Chair, Sociology Department
Why do I love teaching sociology? The continual engagement with young people as they embark on their journey into adulthood fills me with hope and excitement about the future. I enjoy introducing students to sociology and accompanying them as they acquire a new, more critical perspective on the social world they inhabit and remake on a daily basis. More than anything, I relish the discipline’s transformative potential, its ability to present students with alternative modes of thinking- and being-in-the-world, to encourage them to critically examine existing social conditions and imagine how things could be different. I consider myself quite lucky to return year after year to this space where the bright-eyed energy of youth combines with the transformative power of sociology.
Currently, I’m working on research projects focused on local efforts to resist federal deportation policies across the United States and on urban development projects and displacement in the DC metro region. What fascinates me about this research is that it helps us to better understand how communities respond to adversities and work to create local social structures and relations that foster justice, inclusion, and community well-being.
Teaching sociology (or any subject for that matter), begins with a genuine love for the field. But, I believe in order to be an effective teacher of sociology, one must be genuinely willing to engage in a constant struggle with the concepts, theories, and methodological approaches that make up the discipline we know today. Like society itself, sociology is always changing. This means that teaching sociology, and teaching it well, requires an instructor to be comfortable in the role of student. As a proud ‘learner’ of sociology, my most recent explorations have taken me into the area of housing inequality, and community displacement in the greater Washington, D.C. area.
Sociology is the science of making meaningful connections. Teaching sociology 131 is connecting with others through dialogue and difference. Teaching and learning are an interactional processes that create change. Using technology and the networks it engenders, we analyze the changing conditions of the social order, connecting the local to the global and the global to the local. It is hard not to grow in such an environment.
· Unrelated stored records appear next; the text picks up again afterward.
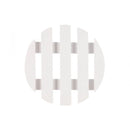 4 Living Collection Ruukunalunen pyöreä valkoinen 30 cm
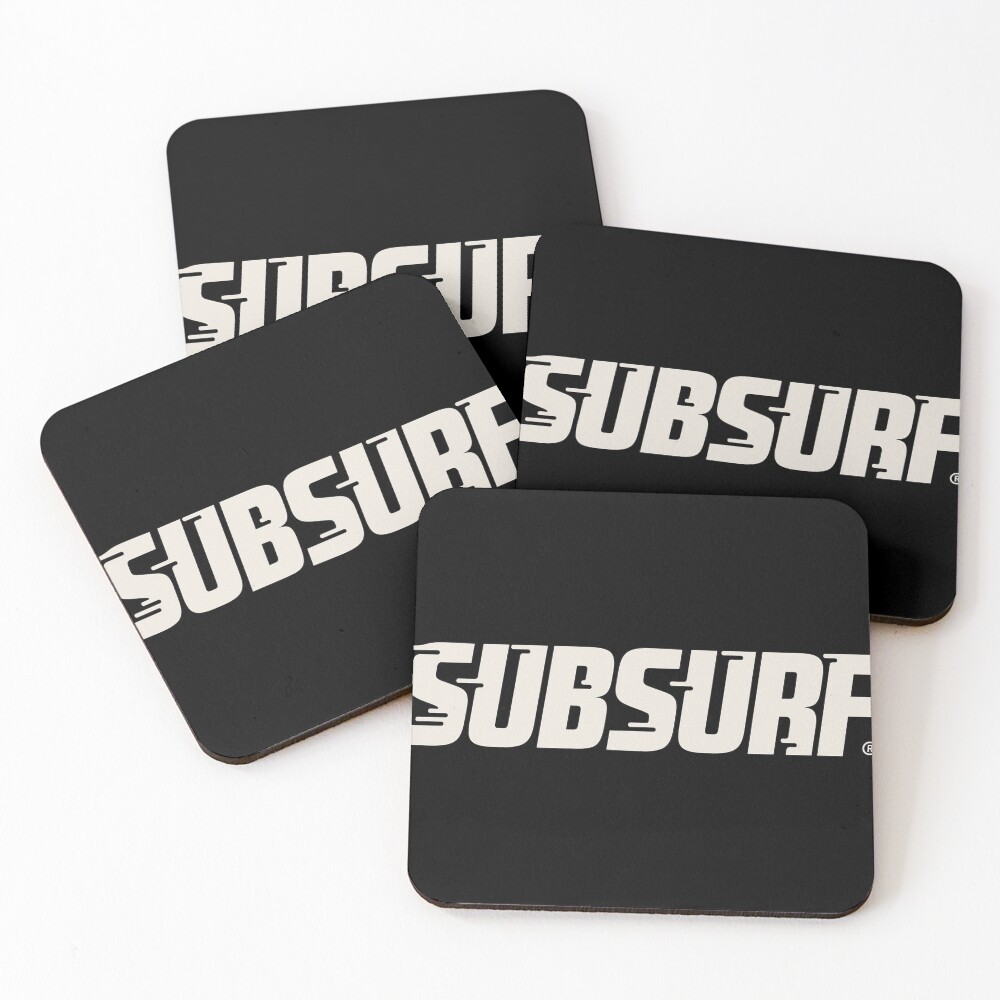 SubSurf - Subway Surfers Coasters (Set of 4)
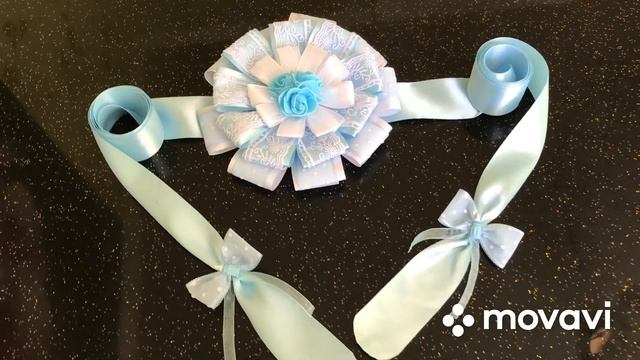 Загадка! Для кого этот подарок? Бант на выписку из роддома;) смотреть онлайн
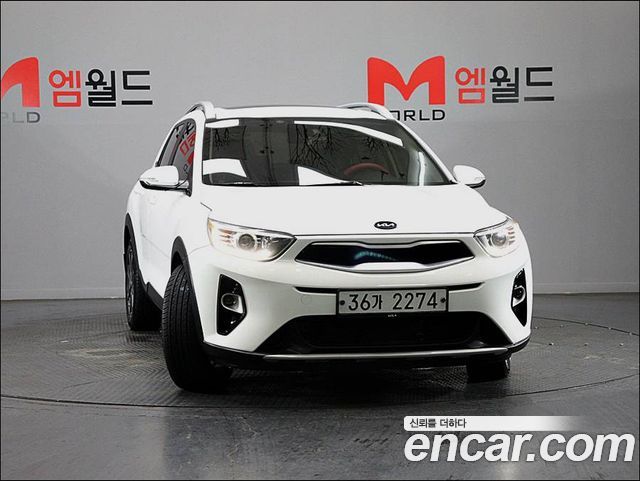 Kia Stonic Diesel 1.6 Prestige — пробег 87 299 км — фото 3 из 5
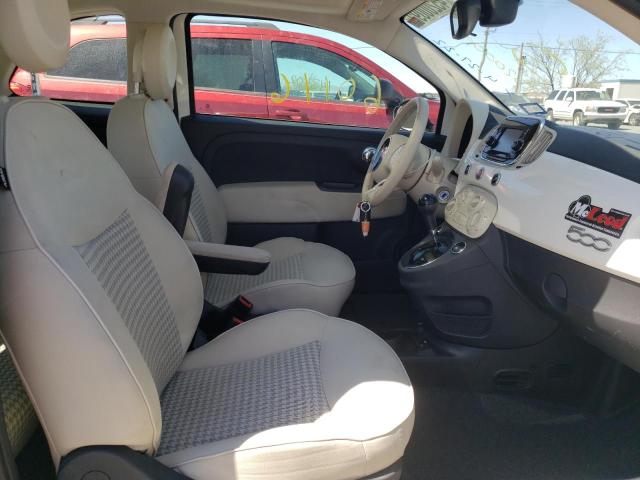 Photo 5 from auction – 2017 FIAT 500 POP with VIN 3C3CFFKR9HT654380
Learning isn’t a spectator sport – you can’t sit on
the sidelines and expect to understand the world in which we live! Rather than just reading about the work that sociologists do, I want students to get a feel for doing sociology, to discover the ways our lives are shaped by the social relationships that we often take for granted. At Marymount, our students bring a global perspective to the classroom. Together we strive for intellectual excellence by analyzing issues from diverse perspectives, considering views of people from all walks of life, and giving voice to those who are marginalized. More often than not I learn from my students, getting a new perspective by seeing the world through their eyes. Our conversations spark intellectual curiosity and challenge us to value the insights that come from our differences and thinking beyond those cultural and geographical boundaries that define our comfort zones.